ECCOMAS 2024

Application of Dimensionality Reduction Techniques for Classification in Multidimensional Data Sets

Souza Oliveira, Francisco Bruno (Universidade Estadual de Santa Cruz)
Nascimento Neves, Carla (Laboratório Nacional de Computação Científica)
Ambrósio, Paulo Eduardo (Universidade Estadual de Santa Cruz)

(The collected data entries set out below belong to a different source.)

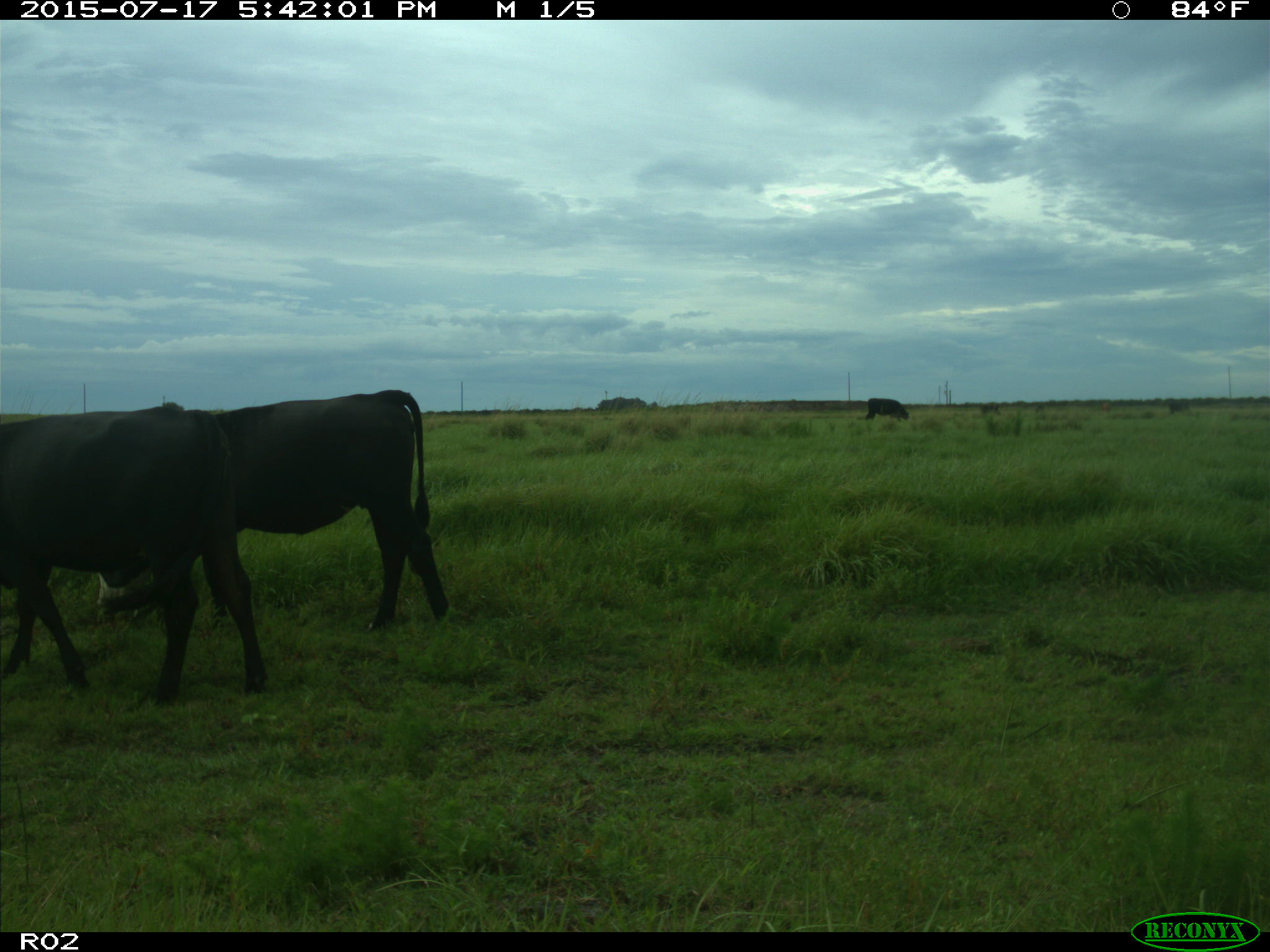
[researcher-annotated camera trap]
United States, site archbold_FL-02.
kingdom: Animalia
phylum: Chordata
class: Mammalia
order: Artiodactyla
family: Bovidae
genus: Bos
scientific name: Bos taurus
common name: domestic cow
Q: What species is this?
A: Bos taurus (domestic cow).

In session: MS180A - Predictive AI Modelling for Multi-Physics Problems: Methods, Algorithms and Challenges I

Please login to view abstract download link

Multidimensional data sets frequently contain noise and are susceptible to the curse of dimensionality, which can lead to challenges such as overfitting and reduced efficacy of data analysis. To address these challenges, Dimensionality Reduction involves transforming high-dimensional data into a lower-dimensional subspace. This mitigates the impact of noise and overfitting. [1, 2]. This study investigates the performance of dimensionality reduction techniques in multidimensional databases, aiming to identify which methods are most effective for different datasets. Six sets of data, each with distinct characteristics regarding attribute types and sample sizes, were selected for analysis. Thirteen commonly used dimensionality reduction methods from the literature were applied to these datasets. The raw datasets were subjected to the Random Forest classification algorithm, providing a baseline for classifier performance. The subsets generated by dimensionality reduction methods were then evaluated using the same classifier. In the first database, KPCA produced a subset that increased accuracy from 79.6% to 90.9% and the F-measure from 79.5% to 91.0%. The second database, with the application of CHI, achieved a classification accuracy of 97.0% using only 76.7% of the original attributes. The third database saw an accuracy increase from 81.1% to 83.7%, and the F-measure improved from 81.1% to 83.6% with SBS. In the fourth database, DFT yielded the best result, increasing accuracy from 70.1% to 74.8% and the F-measure from 70.0% to 74.4%. For the fifth database, the SFS method produced a subset with improved accuracy and True-Positive rates, going from 83.1% to 87.8%, and reducing the False-Positive rate from 16.6% to 13.0%. In the sixth database, both CHI and RFE methods achieved results similar to the original classification while utilizing only 70.6% of their attributes.